En
la actualidad ver muchas películas contemporáneas puede tener efectos
colaterales. No solo el esperable déjà vu, sino un profundo desconcierto, un
rumiante desasosiego, una inquietante sensación de desplazamiento. Muchos
críticos han comenzado a intentar darse explicaciones. Yo no soy un crítico,
pero elucubraré también mi razonamiento de por qué nos sentimos así.
En
un principio el cine era esas historias parpadeantes de imágenes y sonidos que
se proyectaban en una sábana blanca de un lugar llamado también cine. Fue mudo,
después habló, tenía algo de teatro, de novela, de ópera, de pintura, pero se
independizó de esas influencias, y tanto, que comenzó a llamárselo el séptimo
arte. Durante años reinó solo, fue el único dueño de una pantalla. Balbuceó un lenguaje
hasta que lo dominó y lo llevó a las alturas sublimes de la poesía.
Después
le salió una sombra pequeña: la televisión. De inmediato no fue una competencia
peligrosa. La televisión armaba su programación con concursos de preguntas y
respuestas, shows musicales, obras de teatro filmadas, sketchs de cómicos
robados a la radio. Cuando se comenzó a producir ficción, sea cual fuera el
género (western, de guerra, comedias, etc.) tanto la duración como el lenguaje
diferían de los del cine. Tampoco con el
nacimiento de los telefilmes, el lenguaje de las películas
cinematográficas se vio afectado. La televisión desarrolló su propia gramática.

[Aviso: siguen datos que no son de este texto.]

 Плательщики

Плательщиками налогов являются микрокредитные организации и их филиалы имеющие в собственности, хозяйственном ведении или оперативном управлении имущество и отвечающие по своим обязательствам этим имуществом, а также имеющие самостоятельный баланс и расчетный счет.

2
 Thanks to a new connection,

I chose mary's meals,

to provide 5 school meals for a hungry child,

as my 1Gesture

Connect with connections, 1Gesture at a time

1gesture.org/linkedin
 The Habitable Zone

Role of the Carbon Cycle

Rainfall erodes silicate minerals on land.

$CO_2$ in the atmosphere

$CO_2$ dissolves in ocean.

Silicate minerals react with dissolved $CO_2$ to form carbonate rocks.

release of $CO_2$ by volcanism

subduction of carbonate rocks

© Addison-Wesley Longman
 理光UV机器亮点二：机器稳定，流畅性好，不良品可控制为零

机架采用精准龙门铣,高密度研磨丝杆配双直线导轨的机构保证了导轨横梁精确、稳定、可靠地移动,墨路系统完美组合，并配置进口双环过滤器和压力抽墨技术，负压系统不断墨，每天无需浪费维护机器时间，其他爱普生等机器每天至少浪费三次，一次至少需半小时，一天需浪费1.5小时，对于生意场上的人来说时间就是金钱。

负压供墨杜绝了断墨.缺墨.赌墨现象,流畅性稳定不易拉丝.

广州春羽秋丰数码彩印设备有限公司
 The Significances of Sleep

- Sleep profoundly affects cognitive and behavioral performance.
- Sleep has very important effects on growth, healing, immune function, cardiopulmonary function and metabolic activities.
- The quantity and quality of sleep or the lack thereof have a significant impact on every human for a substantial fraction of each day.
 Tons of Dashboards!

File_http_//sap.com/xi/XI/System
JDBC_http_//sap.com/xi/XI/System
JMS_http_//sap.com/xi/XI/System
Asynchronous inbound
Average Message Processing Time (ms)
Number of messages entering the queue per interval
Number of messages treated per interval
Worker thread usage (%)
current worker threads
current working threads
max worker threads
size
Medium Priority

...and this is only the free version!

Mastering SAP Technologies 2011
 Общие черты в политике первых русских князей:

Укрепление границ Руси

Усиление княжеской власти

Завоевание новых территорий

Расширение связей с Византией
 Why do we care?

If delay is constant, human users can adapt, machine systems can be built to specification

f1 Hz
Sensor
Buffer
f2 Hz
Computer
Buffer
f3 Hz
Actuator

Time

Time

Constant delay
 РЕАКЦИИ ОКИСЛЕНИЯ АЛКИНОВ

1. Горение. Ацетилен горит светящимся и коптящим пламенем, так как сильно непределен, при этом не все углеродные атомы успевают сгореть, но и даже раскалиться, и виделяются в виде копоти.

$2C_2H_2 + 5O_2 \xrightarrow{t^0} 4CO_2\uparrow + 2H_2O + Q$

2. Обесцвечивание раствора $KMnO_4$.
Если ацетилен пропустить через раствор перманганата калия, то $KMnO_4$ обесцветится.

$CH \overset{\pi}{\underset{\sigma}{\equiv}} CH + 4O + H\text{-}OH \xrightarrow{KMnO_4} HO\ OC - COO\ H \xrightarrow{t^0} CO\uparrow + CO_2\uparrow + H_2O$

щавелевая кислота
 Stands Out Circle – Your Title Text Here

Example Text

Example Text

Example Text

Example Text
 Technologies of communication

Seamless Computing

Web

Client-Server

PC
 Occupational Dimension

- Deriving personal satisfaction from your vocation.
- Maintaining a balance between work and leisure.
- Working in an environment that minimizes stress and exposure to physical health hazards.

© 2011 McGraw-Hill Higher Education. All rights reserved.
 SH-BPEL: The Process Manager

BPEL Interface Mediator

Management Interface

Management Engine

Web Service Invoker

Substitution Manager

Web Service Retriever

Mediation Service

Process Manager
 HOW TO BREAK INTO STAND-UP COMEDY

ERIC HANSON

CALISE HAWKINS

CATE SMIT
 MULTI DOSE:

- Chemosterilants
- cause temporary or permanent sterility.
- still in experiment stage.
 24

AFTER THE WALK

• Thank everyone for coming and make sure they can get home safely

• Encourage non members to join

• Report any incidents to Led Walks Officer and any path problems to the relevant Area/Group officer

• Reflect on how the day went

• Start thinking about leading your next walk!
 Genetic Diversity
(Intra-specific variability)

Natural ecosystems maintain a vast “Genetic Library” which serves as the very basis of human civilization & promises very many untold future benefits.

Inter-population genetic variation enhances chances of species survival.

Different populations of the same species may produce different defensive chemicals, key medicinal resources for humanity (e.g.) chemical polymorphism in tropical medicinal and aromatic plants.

Bastaba solo un poco de práctica para poder diferenciar un telefilm de una
película de cine.
De
todos modos, el cine registró la pérdida de su primera batalla cuando la
televisión empezó a propalar películas por sus diminutas pantallas. Si bien las
viejas películas gozaron de una sobrevida, el cine se empequeñeció. Las
películas perdieron la amplitud de las pantallas de ese lugar también llamado
cine.
Eventualmente
la televisión se convirtió en una competencia peligrosa. La gente prefería
quedarse en casa a ver televisión en vez de ir al cine. La reacción del cine
fue agrandarse, ensancharse, fueron entonces los tiempos del 70 mm, del
cinemascope, del cinerama, de la épica, del gran espectáculo. También se volvió
más audaz, dentro de los parámetros imperantes, para tratar temas más adultos
como la problemática social o el sexo, cuestiones que la televisión por ser tan
hogareña y familiar no podía tratar.
En
algún momento se dieron tregua, convivieron, o el cine cedía espacio ante la
televisión o viceversa. Y entonces el cine sufrió una devastadora segunda
derrota: la revolución del video. La televisión, no ya como medio transmisor
sino como aparato, triunfaba otra vez. El cine se volvía portátil. De manera
más definitiva, el cine achicaba el espectro de su pantalla a las reducidas
dimensiones de un televisor. Y en menos de que canta un gallo, padeció otra
severa derrota: la llegada del cable. Ya ir al cine era solo la primicia de lo
que se vería en el cable.
Lo
que vendría después no es más que las bifurcaciones de esas derrotas: el DVD,
ver películas en la computadoras, en los teléfonos, o en lo que tenga pantalla.
Y Hollywood, como principal líder del cine, no estuvo a la altura de las
circunstancias, en vez de fortalecer el lenguaje cinematográfico, lo
neutralizó, lo bastardeó, lo degeneró, hasta prácticamente destruirlo.
Y
sin darnos cuenta vimos pasar el momento en que el cine murió. La hora, el
minuto, el segundo de su paso a la eternidad. Las películas, como expresión de
eso que llamamos cine, ya no son lo que eran: CINE. Pasaron a ser esa otra cosa
que aparece en las múltiples pantallas, que, insistamos, ya no son eso que
llamamos películas, sino algo parecido, pero que ya no es cine. Y entonces los
críticos más despabilados comienzan a hablar de “productos”, de “artefactos”,
de “dispositivos” visuales que cumplen funciones determinadas de evasión, de
exorcismo social, de acompañamiento de pochoclos, de matar horas.
Por
ahora solo presento el tema. La discusión recién empieza. Algo es indiscutible,
para los que amamos el cine, es liberador dejar de considerar películas a ese
“acontecer visual” que se ve hoy en día en las distintas pantallas. Después de
todo, si Lawrence de Arabia es una
película, Selma, La teoría del todo, El
código enigma bajo ningún punto de vista, pueden serlo. Buenas, regulares o
malas, son otra cosa. Y cuando dejamos de considerarlas películas, el regocijo
se impone porque rozamos algo parecido a una epifanía.